Opinion: A balanced approach is needed for oil tax rates

Opinion: A balanced approach is needed for oil tax rates

For the good of Alaska and the future of the state, please vote no on Proposition 1.

  • By Don Bullock
  • Thursday, September 24, 2020 8:39pm
  • Opinion

Proposition 1 focuses only on maximizing revenue and fails to appreciate a balanced approach to taxation that can contribute to the state over an extended period.

The proposition takes the approach of “grab it while you can” and ignores an alternative of a continuous and ongoing revenue stream. Under a balanced approach, lower tax rates and credits may reduce short-term revenue, but at the same time, provide incentives for new and future production.

Ongoing production even at lower tax rates provides royalties to the state that usually amount to one-eighth or more of the production volume or value. Royalties are the contractual obligation of a lessee to the state for the production of the state’s oil and gas and are different from the tax obligation.

Tax credits and deductions can be considered an investment by government to promote business activity and increased revenue. Although some past tax credits were a cost to the state with little or no state revenue benefit, oil and gas production incentives have resulted in finding new reserves and increasing petroleum production in Cook Inlet and the North Slope.

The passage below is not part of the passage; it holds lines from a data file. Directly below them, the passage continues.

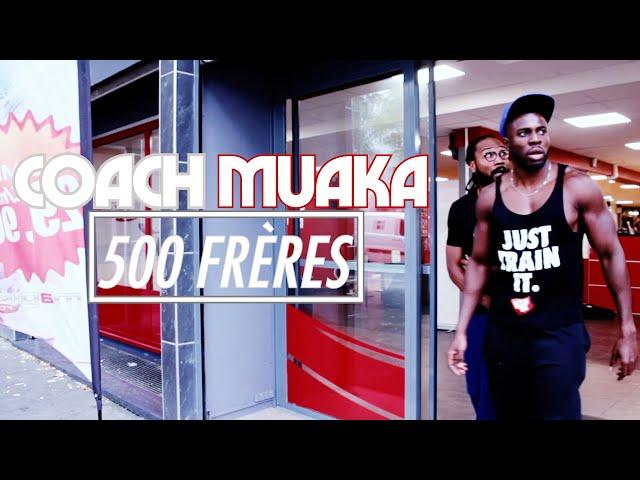 Coach Muaka Part En Live: 500 Frères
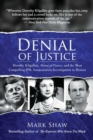 Denial of Justice : Dorothy Kilgallen, Abuse of Power, and the Most Compelling JFK Assassination Investigation in History - Book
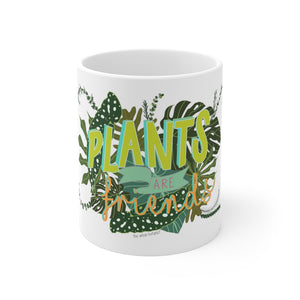 Plants are Friends - Mug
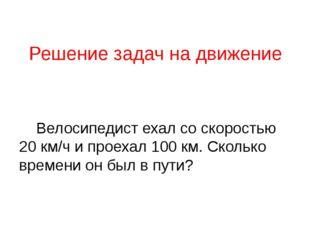 Решение задач на движение Велосипедист ехал со скоростью 20 км/ч и проехал 10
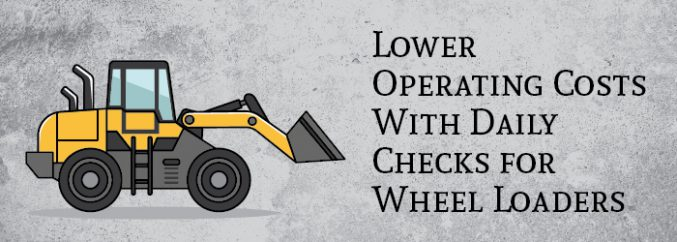 Lower Operating Costs With Daily Checks for Wheel Loaders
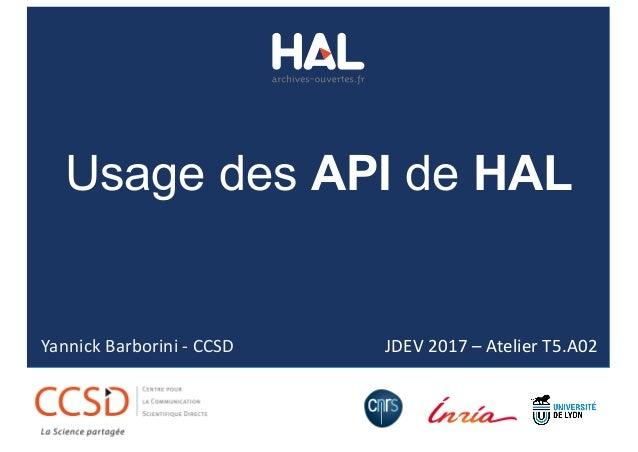JDEV2017– AtelierT5.A02 Usage des API de HAL YannickBarborini- CCSD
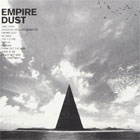 Empire Dust- Empire Dust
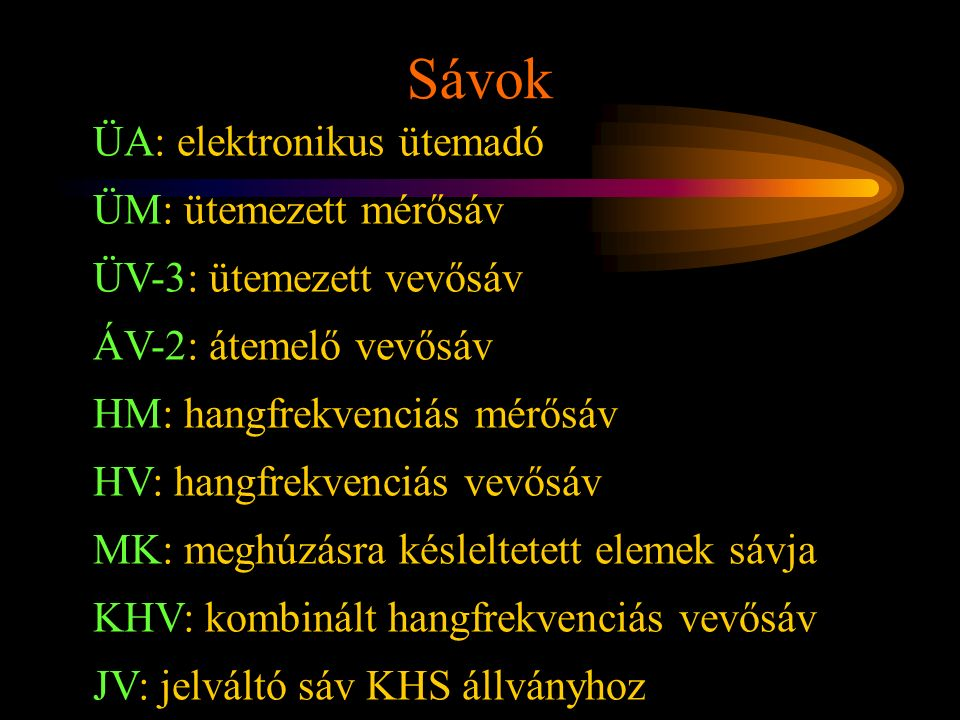 HM: hangfrekvenciás mérősáv MK: meghúzásra késleltetett elemek sávja HV: hangfrekvenciás vevősáv Rétlaki Győző: D70 szerkezeti elemek Sávok ÜA: elektr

Cook Inlet production has benefited users of Cook Inlet natural gas and new production from the North Slope is feeding into the pipeline.

Oil and gas are nonrenewable resources. Petroleum resources differ from renewable resources in which more trees or grain can be planted, fish hatched, or hydro projects built. As a nonrenewable resource, all the oil and gas that will eventually be produced in Alaska is sitting in the ground right now. After years of production, incentives are necessary to encourage exploration for previously undiscovered oil and gas deposits and for the development and support of enhanced recovery technology to make previously uneconomic reserves worthwhile to produce.

We have already produced from the most easily located and economically advantageous reserves — the low-hanging fruit of the resource. We need to figure out the best ways to ensure future production and a reliable revenue stream to the state. We cannot grab it while we can and be like the farmer who has a great goose dinner and later wonders what happened to the golden eggs.

Alaska likely has the lowest point-of-production values in the United States because of the distances to markets and transportation costs.

The value of the oil and gas where it is produced is the basis for determining the amount of royalty and tax revenue the state will receive. The relatively low value at the point-of-production in Alaska compared to other areas in the U.S. and the world, and the extraordinary exploration, production and development costs in the state are major disincentives to investing in Alaska. At some point, adding higher taxes makes a decision not to invest here easier to justify to shareholders.

The number of barrels that represents the lowest volume of oil that can support the operation of the Trans-Alaska Pipeline System has been debated for the purposes of estimating the life of the pipeline and the tariffs necessary to support its operation. As production declines and oil available to TAPS declines, a combination of physics and economics will at some point bring an end to TAPS. The debate over the minimum throughput will eventually be resolved as production declines. At that point, the pipeline will be shut down and dismantled. If Proposition 1 passes, we may find out sooner rather than later that point at which TAPS can no longer operate.

I am not inferring that our oil and gas tax laws cannot be improved. Tax laws are just like any other law that can be amended as necessary in the best interest of the state. Studying how a tax law provides revenue to the state and whether the burden on a taxpayer is constitutionally reasonable can be helpful in refining revenue laws. However, the Legislature is the best forum for considering tax changes, particularly to a complicated tax that is the economic lifeblood of the state.

Keep the oil and gas industry and jobs in Alaska for the long term. For the good of Alaska and the future of the state, please vote no on Proposition 1.

Don Bullock is a retired lawyer who previously worked for the State of Alaska and testified before the Alaska Legislature on oil and gas matters.